'''
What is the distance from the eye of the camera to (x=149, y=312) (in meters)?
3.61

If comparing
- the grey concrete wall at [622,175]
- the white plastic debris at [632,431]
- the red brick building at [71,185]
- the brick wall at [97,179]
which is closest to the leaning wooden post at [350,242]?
'''
» **REQUIREMENTS**
Print every one of the rows above again, word for word and unchanged.

» **RESPONSE BELOW**
What is the distance from the eye of the camera to (x=149, y=312) (in meters)?
3.61

If comparing
- the grey concrete wall at [622,175]
- the white plastic debris at [632,431]
- the red brick building at [71,185]
- the brick wall at [97,179]
which is closest to the leaning wooden post at [350,242]?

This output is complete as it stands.